Every last bit of fine detail from the large-format cameras is perfectly resolved, too. Ryan and Lanthimos favor shallow focus throughout the film, which draws attention to the focal point in the center of the 1.50:1 frame. Every strand of hair, every bit of stubble, and every pore on every face that lies within that center is as sharp as a tack, and the light grain field never interferes with it. It’s large-format film that looks like large-format film, and it’s a borderline reference-quality presentation. The only thing that could possibly improve on it would be to give it the greater data throughput available on a BD-100, but it still looks spectacular as is on a BD-66. (The limited extras and audio options certainly helps in that regard.)
Primary audio is offered in English Dolby Atmos. It remains subtly immersive at all times, with the sounds of nature outside of the house and the domestic ones on the inside creating a three-dimensional environment (the overheads come into play during the scenes set in the basement). While Bugonia is hardly an action film, there are still a few moments where the subs kick in and there’s a stronger sense of dynamic impact. Yet there’s no escaping the fact that Jerskin Fendrix’s Oscar-nominated score is the aural force that drives the entire film. As effective as the VistaVision visuals may be, they still wouldn’t have half the impact without Fendrix’s potent musical imagery—and it’s particularly effective in Atmos, with every instrument placed precisely within the soundstage. Like the video, it’s near reference-quality audio. Additional audio options include Spanish and French 5.1 Dolby Digital, with optional English SDH, Spanish, and French subtitles.

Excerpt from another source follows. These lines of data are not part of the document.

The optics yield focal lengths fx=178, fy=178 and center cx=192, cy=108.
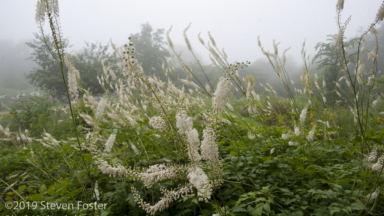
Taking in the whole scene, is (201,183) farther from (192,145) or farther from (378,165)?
(378,165)

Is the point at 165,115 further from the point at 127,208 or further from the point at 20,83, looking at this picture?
the point at 20,83

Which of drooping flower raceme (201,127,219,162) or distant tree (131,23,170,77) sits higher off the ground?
distant tree (131,23,170,77)

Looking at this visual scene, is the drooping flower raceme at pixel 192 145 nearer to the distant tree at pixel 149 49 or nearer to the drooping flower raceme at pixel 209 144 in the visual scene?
the drooping flower raceme at pixel 209 144

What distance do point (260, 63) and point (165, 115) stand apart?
35.5 metres

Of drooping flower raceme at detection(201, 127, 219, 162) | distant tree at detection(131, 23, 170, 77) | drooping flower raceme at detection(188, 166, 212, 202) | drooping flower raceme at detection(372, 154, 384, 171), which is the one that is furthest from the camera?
distant tree at detection(131, 23, 170, 77)

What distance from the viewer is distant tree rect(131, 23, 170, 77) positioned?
87.9 feet

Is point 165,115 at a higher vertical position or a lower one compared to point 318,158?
higher

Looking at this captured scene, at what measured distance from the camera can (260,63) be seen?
33.1 meters

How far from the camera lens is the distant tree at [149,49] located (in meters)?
26.8

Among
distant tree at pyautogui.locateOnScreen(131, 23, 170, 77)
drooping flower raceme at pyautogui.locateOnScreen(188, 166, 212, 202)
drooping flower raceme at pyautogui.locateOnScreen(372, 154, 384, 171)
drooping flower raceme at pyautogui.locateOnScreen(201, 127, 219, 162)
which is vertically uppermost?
distant tree at pyautogui.locateOnScreen(131, 23, 170, 77)

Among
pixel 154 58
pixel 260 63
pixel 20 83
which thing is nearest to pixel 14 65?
pixel 20 83

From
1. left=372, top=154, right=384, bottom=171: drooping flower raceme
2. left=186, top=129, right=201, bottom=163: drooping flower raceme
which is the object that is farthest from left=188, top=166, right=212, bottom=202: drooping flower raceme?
left=372, top=154, right=384, bottom=171: drooping flower raceme

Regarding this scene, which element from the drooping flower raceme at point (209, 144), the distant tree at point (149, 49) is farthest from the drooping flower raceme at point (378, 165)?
the distant tree at point (149, 49)

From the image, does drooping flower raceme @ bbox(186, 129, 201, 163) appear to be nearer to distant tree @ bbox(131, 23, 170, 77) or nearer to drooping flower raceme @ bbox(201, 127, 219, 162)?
drooping flower raceme @ bbox(201, 127, 219, 162)
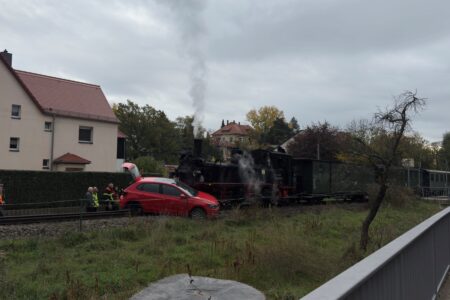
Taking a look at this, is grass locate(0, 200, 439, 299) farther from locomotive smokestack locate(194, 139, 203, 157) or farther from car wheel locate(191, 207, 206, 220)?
locomotive smokestack locate(194, 139, 203, 157)

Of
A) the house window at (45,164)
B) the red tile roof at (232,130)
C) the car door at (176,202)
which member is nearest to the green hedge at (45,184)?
the house window at (45,164)

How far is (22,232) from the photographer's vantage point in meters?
12.8

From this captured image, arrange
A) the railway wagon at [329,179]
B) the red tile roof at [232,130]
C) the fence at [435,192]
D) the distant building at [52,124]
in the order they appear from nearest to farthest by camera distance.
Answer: the railway wagon at [329,179] → the distant building at [52,124] → the fence at [435,192] → the red tile roof at [232,130]

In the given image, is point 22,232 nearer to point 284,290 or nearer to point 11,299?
point 11,299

The Universal Studios 4K Ultra HD release of Bugonia is a two-disc set that includes a Blu-ray with a 1080p copy of the film. It also includes a slipcover and a Digital Code on a paper insert tucked inside. There’s just a single extra, but it’s included on both discs:
- The Birth and the Bees: The Making of Bugonia (HD – 23:06)
It’s a somewhat perfunctory making of that features interviews with Lanthimos, Emma Stone, Jesse Plemons, Aidan Delbis, Stavros Halkias, Alicia Silverstone, Robbie Ryan, James Price, costume designer Jennifer Johnson, hair & makeup designer Torsten Witte, and producers Ed Guiney & Andrew Lowe. And yes, the subject of Stone having her head shaved does come up; she points out that she got to shave Lanthimos’ head in return, although it wasn’t really a fair trade since he didn’t have much to begin with. Other subjects that are covered include how the project came together; why Lanthimos changed the title; the score; shooting in VistaVision and dealing with sync sound; building the sets; and the performances from everyone involved, including nonprofessional (and neurodivergent) actor Delbis.
That’s not much in the way of extras, but Yorgos Lanthimos is one of those filmmakers whose work stands best on its own, minus anything that could provide any interpretive lenses other than the ones contained within the film itself. Bugonia is best experienced, not overanalyzed, and this 4K presentation of the VistaVision cinematography provides a helluva way to experience it. Highly recommended.